Bwindi Impenetrable national park has a canopy of plant species such as east African yellow wood, red stinkwood, Newtonia, strombolian Scheffler, and red stinkwood.  Inside Bwindi forest, there are tree species which include Monospora, Myrianthus holstii, teclea nobilis, allophones abbyssinicus, Xymalos, and Neoboutonia Macrocalyx. The park is covered by afro montane forests which is a rare vegetation type on the African continent with a recorded number of 210 tree species and fern species of about 100.

Hiking trails in Bwindi Impenetrable Forest National Park:

Hiking in Bwindi National Park is an attraction itself, these trials lead you to so many parts of the park and the park’s attractions. Trials used in Bwindi Impenetrable national park include the River Ivi trail. This trail goes through the escarpment of Nkuringo and its best for bird-watching safaris.
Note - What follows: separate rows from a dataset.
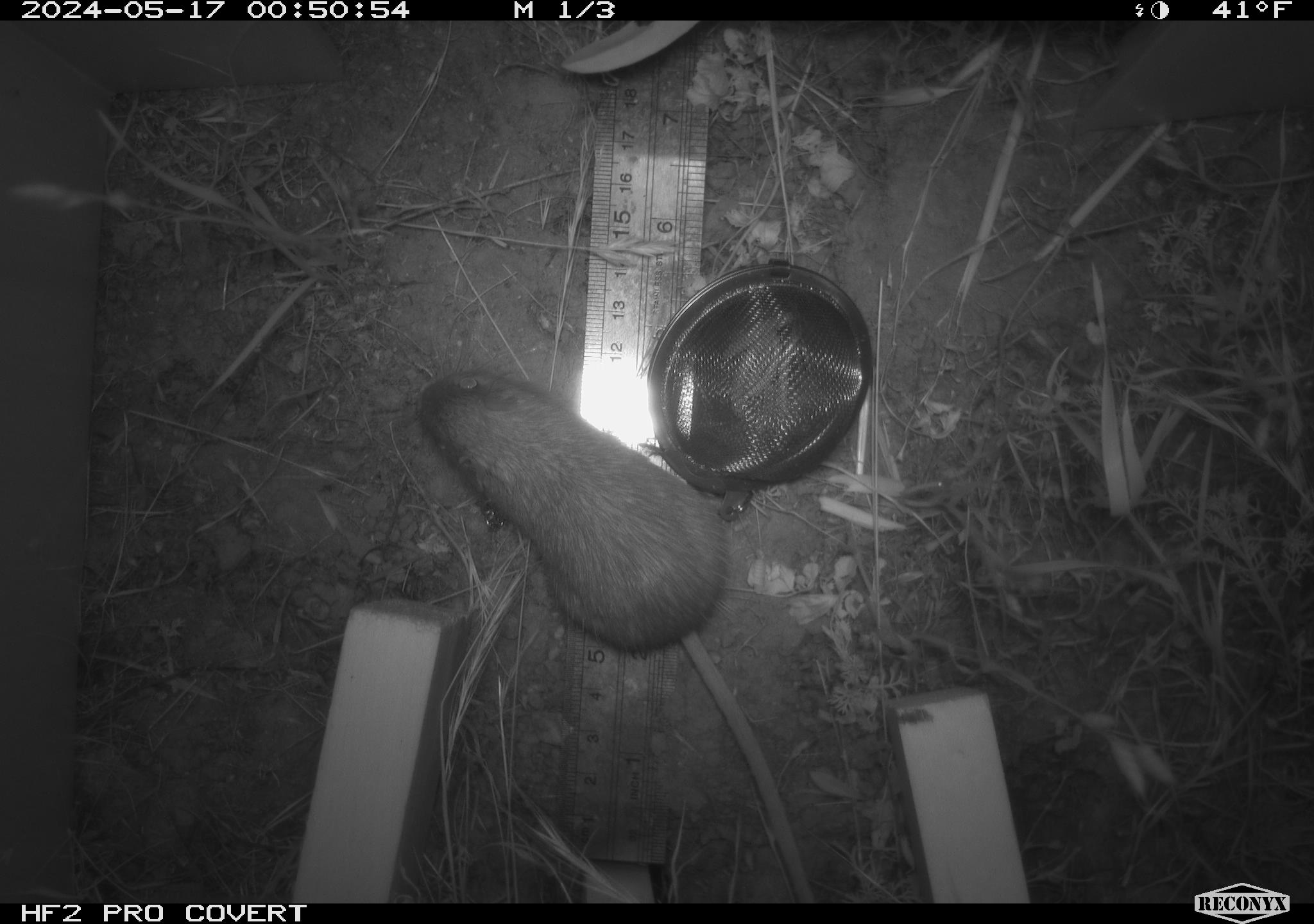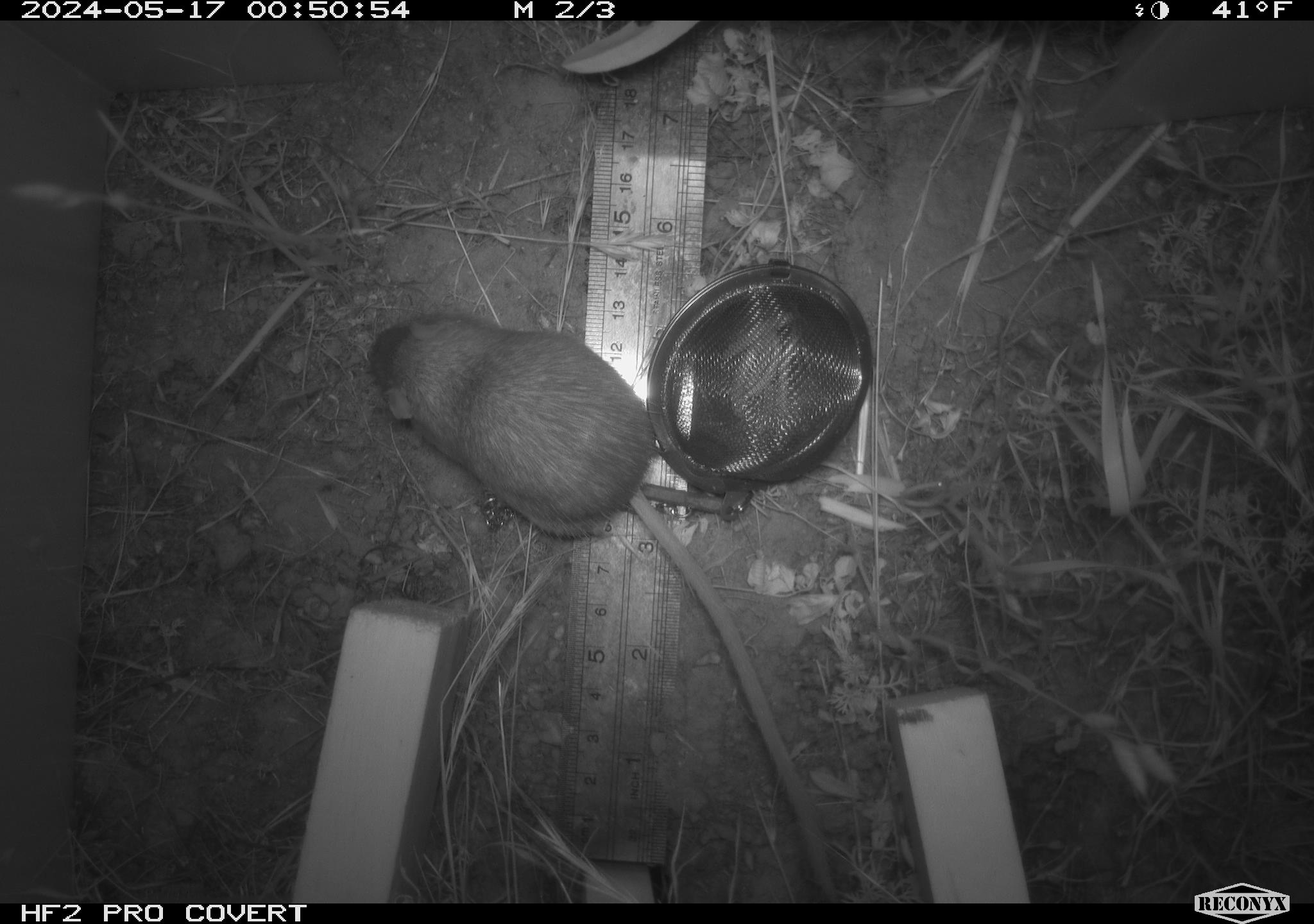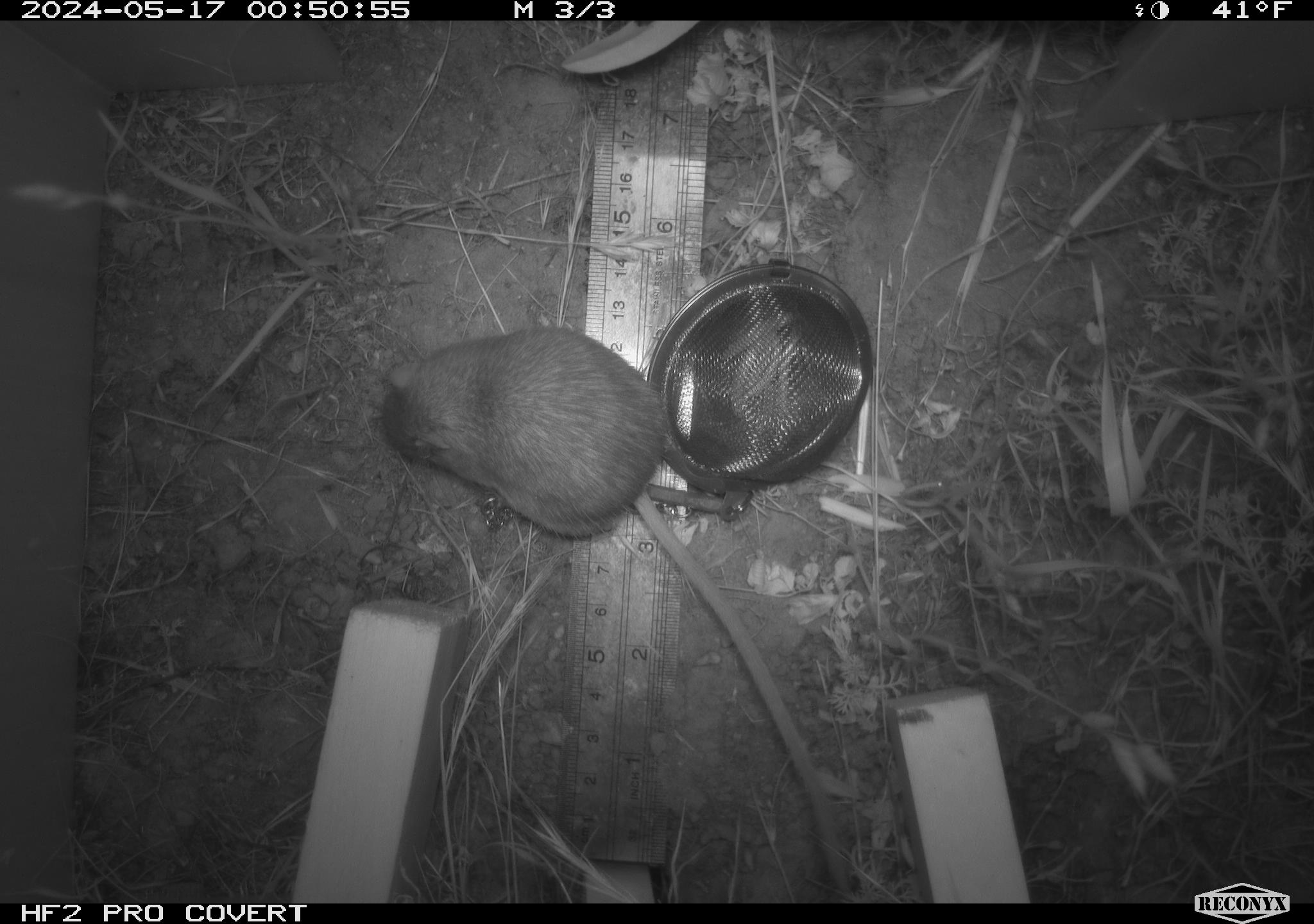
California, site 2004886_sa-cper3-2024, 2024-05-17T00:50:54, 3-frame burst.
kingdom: Animalia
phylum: Chordata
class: Mammalia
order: Rodentia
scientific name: Rodentia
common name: rodent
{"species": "rodent (Rodentia)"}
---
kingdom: Animalia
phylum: Chordata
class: Mammalia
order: Rodentia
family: Heteromyidae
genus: Dipodomys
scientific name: Dipodomys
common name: kangaroo rats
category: dipodomys species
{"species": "dipodomys species (kangaroo rats) (Dipodomys)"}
The trail is about 14 kilometers taking you about 7 hours, the Waterfall trail takes you about 4 hours leading you to the top of the park’s waterfall, and the Habinyanja trial and takes you 5-6 hours past River Munyanga and it’s the most used trial by tourists. Other trails in the park include Kashasha river trail, bamboo trail, and Muzabajiro trial

Birds of Bwindi Impenetrable Forest National Park:

Bwindi Impenetrable National Park is an habitant of 350 bird species of which 14 bird species are endemic to this park while 23 are only found in the Albertine Rift. The birds in Bwindi Impenetrable National Park are water and forest birds. Birds in Bwindi Impenetrable National Park include Rwenzori batis, tit Hyalia, strange weaver, Chapin’s flycatcher, handsome francolin, red-throated Alethe, handsome francolin, strange weaver, Kivu ground thrush, dwarf honeyguide, western green tinker bird, regal sunbird, African wood owl among others.

The Batwa pygmy people of Bwindi Impenetrable National Park:

These are the first people to settle in Bwindi Impenetrable National Park. But when it came to the time of gazetting the park, these groups of people were forced to move out of the park to the outskirts of the park. These groups of people are referred to as keepers of the forest, hunt gatherers who depend on gathering of fruits and hunting of wild animals. And up to today the Batwa still practice their ancient lifestyle. When you get to visit the Batwa group of people you will get to see their houses built with local materials, hunting small animals, local dance, drama, etc.